Exercise:
Reproduce every one of the following rows verbatim, without altering any character.

Records for this task:
===============
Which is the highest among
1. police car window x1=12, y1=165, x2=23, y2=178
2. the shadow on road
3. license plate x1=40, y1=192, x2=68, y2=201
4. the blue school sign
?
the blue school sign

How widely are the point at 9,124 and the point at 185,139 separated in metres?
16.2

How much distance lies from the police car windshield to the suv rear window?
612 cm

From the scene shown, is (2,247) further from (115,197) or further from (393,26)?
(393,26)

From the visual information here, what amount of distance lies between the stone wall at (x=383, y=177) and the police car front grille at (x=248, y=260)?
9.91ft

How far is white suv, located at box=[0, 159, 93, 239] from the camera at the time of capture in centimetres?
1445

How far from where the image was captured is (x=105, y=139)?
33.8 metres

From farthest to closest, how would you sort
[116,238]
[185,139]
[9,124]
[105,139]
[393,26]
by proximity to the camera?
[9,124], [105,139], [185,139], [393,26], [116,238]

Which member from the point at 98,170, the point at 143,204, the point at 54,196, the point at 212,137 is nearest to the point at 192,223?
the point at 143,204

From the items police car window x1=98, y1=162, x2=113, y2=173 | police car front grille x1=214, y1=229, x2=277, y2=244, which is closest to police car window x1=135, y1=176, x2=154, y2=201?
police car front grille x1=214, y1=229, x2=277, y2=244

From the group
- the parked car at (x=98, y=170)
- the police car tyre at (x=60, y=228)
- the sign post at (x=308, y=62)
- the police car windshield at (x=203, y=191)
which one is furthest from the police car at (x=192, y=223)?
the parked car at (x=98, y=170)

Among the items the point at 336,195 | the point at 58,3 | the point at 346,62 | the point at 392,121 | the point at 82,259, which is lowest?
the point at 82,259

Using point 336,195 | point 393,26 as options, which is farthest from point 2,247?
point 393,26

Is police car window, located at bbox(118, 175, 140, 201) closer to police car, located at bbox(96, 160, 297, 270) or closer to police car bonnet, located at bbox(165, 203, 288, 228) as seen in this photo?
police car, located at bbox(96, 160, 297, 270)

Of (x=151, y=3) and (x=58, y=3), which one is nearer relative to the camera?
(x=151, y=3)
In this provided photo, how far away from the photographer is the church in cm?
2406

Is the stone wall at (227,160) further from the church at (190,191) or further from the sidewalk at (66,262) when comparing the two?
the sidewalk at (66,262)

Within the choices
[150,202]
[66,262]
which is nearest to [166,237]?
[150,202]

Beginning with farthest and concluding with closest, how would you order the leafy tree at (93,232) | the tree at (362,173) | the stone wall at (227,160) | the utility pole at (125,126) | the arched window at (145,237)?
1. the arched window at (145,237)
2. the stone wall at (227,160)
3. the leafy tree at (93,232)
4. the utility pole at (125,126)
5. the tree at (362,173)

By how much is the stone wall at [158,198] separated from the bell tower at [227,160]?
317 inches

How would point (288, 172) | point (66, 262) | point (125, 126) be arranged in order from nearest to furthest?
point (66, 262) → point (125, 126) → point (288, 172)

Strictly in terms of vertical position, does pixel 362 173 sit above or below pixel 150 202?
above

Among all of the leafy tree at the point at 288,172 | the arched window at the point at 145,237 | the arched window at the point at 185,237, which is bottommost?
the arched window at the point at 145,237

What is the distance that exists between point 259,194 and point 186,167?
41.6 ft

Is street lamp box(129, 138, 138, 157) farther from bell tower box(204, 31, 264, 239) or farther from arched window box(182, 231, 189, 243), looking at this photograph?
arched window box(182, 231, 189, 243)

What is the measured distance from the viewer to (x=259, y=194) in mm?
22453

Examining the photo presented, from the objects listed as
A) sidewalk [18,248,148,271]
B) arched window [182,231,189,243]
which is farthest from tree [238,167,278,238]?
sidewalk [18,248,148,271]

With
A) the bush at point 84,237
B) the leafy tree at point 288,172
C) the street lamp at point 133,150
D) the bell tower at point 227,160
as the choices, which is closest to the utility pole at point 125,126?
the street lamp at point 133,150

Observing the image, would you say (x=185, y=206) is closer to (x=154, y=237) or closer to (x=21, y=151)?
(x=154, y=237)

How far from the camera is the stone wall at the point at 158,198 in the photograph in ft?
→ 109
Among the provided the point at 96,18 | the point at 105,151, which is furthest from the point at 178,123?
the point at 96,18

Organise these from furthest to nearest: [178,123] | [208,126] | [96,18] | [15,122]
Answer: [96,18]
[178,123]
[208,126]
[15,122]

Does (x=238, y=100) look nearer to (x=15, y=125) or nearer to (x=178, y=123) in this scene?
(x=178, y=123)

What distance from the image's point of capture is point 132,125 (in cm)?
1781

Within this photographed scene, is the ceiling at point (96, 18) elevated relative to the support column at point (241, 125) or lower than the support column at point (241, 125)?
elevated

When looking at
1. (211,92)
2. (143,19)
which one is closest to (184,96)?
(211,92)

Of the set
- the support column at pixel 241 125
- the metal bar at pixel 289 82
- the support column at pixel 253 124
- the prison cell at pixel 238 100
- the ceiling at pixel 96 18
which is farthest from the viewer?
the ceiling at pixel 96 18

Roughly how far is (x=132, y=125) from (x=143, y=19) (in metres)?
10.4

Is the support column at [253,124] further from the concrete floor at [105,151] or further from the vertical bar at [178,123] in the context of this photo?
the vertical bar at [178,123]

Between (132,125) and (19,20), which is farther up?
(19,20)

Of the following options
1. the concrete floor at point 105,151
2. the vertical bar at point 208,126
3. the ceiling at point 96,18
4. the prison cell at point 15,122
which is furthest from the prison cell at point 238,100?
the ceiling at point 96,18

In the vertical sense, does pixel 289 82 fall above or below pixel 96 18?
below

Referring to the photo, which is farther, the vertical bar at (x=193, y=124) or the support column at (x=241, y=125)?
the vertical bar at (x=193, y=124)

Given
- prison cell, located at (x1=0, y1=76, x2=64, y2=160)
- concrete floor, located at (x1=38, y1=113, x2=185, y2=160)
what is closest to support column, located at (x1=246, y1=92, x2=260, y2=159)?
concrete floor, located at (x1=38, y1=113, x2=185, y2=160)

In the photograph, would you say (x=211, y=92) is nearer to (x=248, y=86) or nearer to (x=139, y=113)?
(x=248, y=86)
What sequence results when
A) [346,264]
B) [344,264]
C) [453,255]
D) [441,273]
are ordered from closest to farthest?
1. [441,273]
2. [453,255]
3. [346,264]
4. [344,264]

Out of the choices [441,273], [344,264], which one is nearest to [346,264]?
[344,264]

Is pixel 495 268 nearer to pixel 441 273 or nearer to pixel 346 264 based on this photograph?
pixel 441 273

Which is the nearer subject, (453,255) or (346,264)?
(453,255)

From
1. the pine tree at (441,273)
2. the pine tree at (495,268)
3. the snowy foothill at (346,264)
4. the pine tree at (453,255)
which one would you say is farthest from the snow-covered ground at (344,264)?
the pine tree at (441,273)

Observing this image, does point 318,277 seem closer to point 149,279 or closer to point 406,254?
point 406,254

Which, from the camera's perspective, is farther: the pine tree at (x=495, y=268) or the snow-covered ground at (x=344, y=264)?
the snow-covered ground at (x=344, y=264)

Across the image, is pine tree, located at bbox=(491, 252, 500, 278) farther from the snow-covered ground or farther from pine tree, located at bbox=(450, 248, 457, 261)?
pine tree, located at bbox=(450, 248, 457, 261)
===============
Correct answer:
Which is the highest among
1. police car window x1=12, y1=165, x2=23, y2=178
2. the shadow on road
3. license plate x1=40, y1=192, x2=68, y2=201
4. the blue school sign
?
the blue school sign

How widely are the point at 9,124 and the point at 185,139 separated in metres?
16.2

How much distance lies from the police car windshield to the suv rear window?
612 cm

From the scene shown, is (2,247) further from (115,197) or further from (393,26)?
(393,26)

From the visual information here, what amount of distance lies between the stone wall at (x=383, y=177) and the police car front grille at (x=248, y=260)?
9.91ft

How far is white suv, located at box=[0, 159, 93, 239] from the camera at the time of capture in centimetres?
1445

How far from where the image was captured is (x=105, y=139)?
33.8 metres

From farthest to closest, how would you sort
[116,238]
[185,139]
[9,124]
[105,139]
[393,26]
by proximity to the camera?
[9,124], [105,139], [185,139], [393,26], [116,238]

Which member from the point at 98,170, the point at 143,204, the point at 54,196, the point at 212,137 is nearest to the point at 192,223?
the point at 143,204

From the items police car window x1=98, y1=162, x2=113, y2=173 | police car front grille x1=214, y1=229, x2=277, y2=244, which is closest to police car window x1=135, y1=176, x2=154, y2=201?
police car front grille x1=214, y1=229, x2=277, y2=244

From the group
- the parked car at (x=98, y=170)
- the police car tyre at (x=60, y=228)
- the sign post at (x=308, y=62)
- the police car windshield at (x=203, y=191)
which one is furthest from the police car at (x=192, y=223)?
the parked car at (x=98, y=170)

Among the items the point at 336,195 | the point at 58,3 | the point at 346,62 | the point at 392,121 | the point at 82,259, which is lowest?
the point at 82,259

Using point 336,195 | point 393,26 as options, which is farthest from point 2,247?
point 393,26

Is police car window, located at bbox(118, 175, 140, 201) closer to police car, located at bbox(96, 160, 297, 270) or closer to police car bonnet, located at bbox(165, 203, 288, 228) as seen in this photo?
police car, located at bbox(96, 160, 297, 270)

Of (x=151, y=3) and (x=58, y=3), which one is nearer relative to the camera?
(x=151, y=3)
In this provided photo, how far away from the photographer is the church in cm?
2406

Is the stone wall at (227,160) further from the church at (190,191) or further from the sidewalk at (66,262) when comparing the two?
the sidewalk at (66,262)

Within the choices
[150,202]
[66,262]
which is nearest to [166,237]?
[150,202]

Beginning with farthest and concluding with closest, how would you order the leafy tree at (93,232) | the tree at (362,173) | the stone wall at (227,160) | the utility pole at (125,126) | the arched window at (145,237)?
1. the arched window at (145,237)
2. the stone wall at (227,160)
3. the leafy tree at (93,232)
4. the utility pole at (125,126)
5. the tree at (362,173)

By how much is the stone wall at [158,198] separated from the bell tower at [227,160]?
317 inches

How would point (288, 172) | point (66, 262) | point (125, 126) be arranged in order from nearest to furthest?
point (66, 262) → point (125, 126) → point (288, 172)

Strictly in terms of vertical position, does pixel 362 173 sit above or below pixel 150 202?
above

Among all of the leafy tree at the point at 288,172 | the arched window at the point at 145,237 | the arched window at the point at 185,237, which is bottommost?
the arched window at the point at 145,237

What is the distance that exists between point 259,194 and point 186,167?
41.6 ft

Is street lamp box(129, 138, 138, 157) farther from bell tower box(204, 31, 264, 239) or farther from arched window box(182, 231, 189, 243), looking at this photograph?
arched window box(182, 231, 189, 243)

What is the measured distance from the viewer to (x=259, y=194) in mm?
22453

Examining the photo presented, from the objects listed as
A) sidewalk [18,248,148,271]
B) arched window [182,231,189,243]
which is farthest from tree [238,167,278,238]?
sidewalk [18,248,148,271]

With
A) the bush at point 84,237
B) the leafy tree at point 288,172
C) the street lamp at point 133,150
D) the bell tower at point 227,160
as the choices, which is closest to the utility pole at point 125,126?
the street lamp at point 133,150

Observing the image, would you say (x=185, y=206) is closer to (x=154, y=237) or closer to (x=21, y=151)?
(x=154, y=237)

How far from the camera is the stone wall at the point at 158,198 in the photograph in ft?
→ 109
Among the provided the point at 96,18 | the point at 105,151, which is furthest from the point at 178,123?
the point at 96,18

Organise these from furthest to nearest: [178,123] | [208,126] | [96,18] | [15,122]
Answer: [96,18]
[178,123]
[208,126]
[15,122]

Does (x=238, y=100) look nearer to (x=15, y=125) or nearer to (x=178, y=123) in this scene?
(x=178, y=123)

What distance from the image's point of capture is point 132,125 (in cm)?
1781

Within this photographed scene, is the ceiling at point (96, 18) elevated relative to the support column at point (241, 125) or lower than the support column at point (241, 125)?
elevated

When looking at
1. (211,92)
2. (143,19)
which one is closest to (184,96)?
(211,92)

Of the set
- the support column at pixel 241 125
- the metal bar at pixel 289 82
- the support column at pixel 253 124
- the prison cell at pixel 238 100
- the ceiling at pixel 96 18
which is farthest from the viewer?
the ceiling at pixel 96 18

Roughly how far is (x=132, y=125) from (x=143, y=19) (in metres)?
10.4

Is the support column at [253,124] further from the concrete floor at [105,151] or further from the vertical bar at [178,123] in the context of this photo?
the vertical bar at [178,123]

Between (132,125) and (19,20), which is farther up?
(19,20)

Of the following options
1. the concrete floor at point 105,151
2. the vertical bar at point 208,126
3. the ceiling at point 96,18
4. the prison cell at point 15,122
which is furthest from the prison cell at point 238,100?
the ceiling at point 96,18

In the vertical sense, does pixel 289 82 fall above or below pixel 96 18?
below

Referring to the photo, which is farther, the vertical bar at (x=193, y=124) or the support column at (x=241, y=125)?
the vertical bar at (x=193, y=124)

Given
- prison cell, located at (x1=0, y1=76, x2=64, y2=160)
- concrete floor, located at (x1=38, y1=113, x2=185, y2=160)
what is closest to support column, located at (x1=246, y1=92, x2=260, y2=159)?
concrete floor, located at (x1=38, y1=113, x2=185, y2=160)

In the photograph, would you say (x=211, y=92) is nearer to (x=248, y=86) or nearer to (x=139, y=113)?
(x=248, y=86)
What sequence results when
A) [346,264]
B) [344,264]
C) [453,255]
D) [441,273]
are ordered from closest to farthest?
1. [441,273]
2. [453,255]
3. [346,264]
4. [344,264]

Out of the choices [441,273], [344,264], which one is nearest to [346,264]?
[344,264]

Is pixel 495 268 nearer to pixel 441 273 or nearer to pixel 346 264 based on this photograph?
pixel 441 273

Which is the nearer subject, (453,255) or (346,264)?
(453,255)

From
1. the pine tree at (441,273)
2. the pine tree at (495,268)
3. the snowy foothill at (346,264)
4. the pine tree at (453,255)
which one would you say is farthest from the snow-covered ground at (344,264)?
the pine tree at (441,273)

Observing this image, does point 318,277 seem closer to point 149,279 or closer to point 406,254?
point 406,254

Which, from the camera's perspective, is farther: the pine tree at (x=495, y=268) or the snow-covered ground at (x=344, y=264)?
the snow-covered ground at (x=344, y=264)

Across the image, is pine tree, located at bbox=(491, 252, 500, 278) farther from the snow-covered ground or farther from pine tree, located at bbox=(450, 248, 457, 261)?
pine tree, located at bbox=(450, 248, 457, 261)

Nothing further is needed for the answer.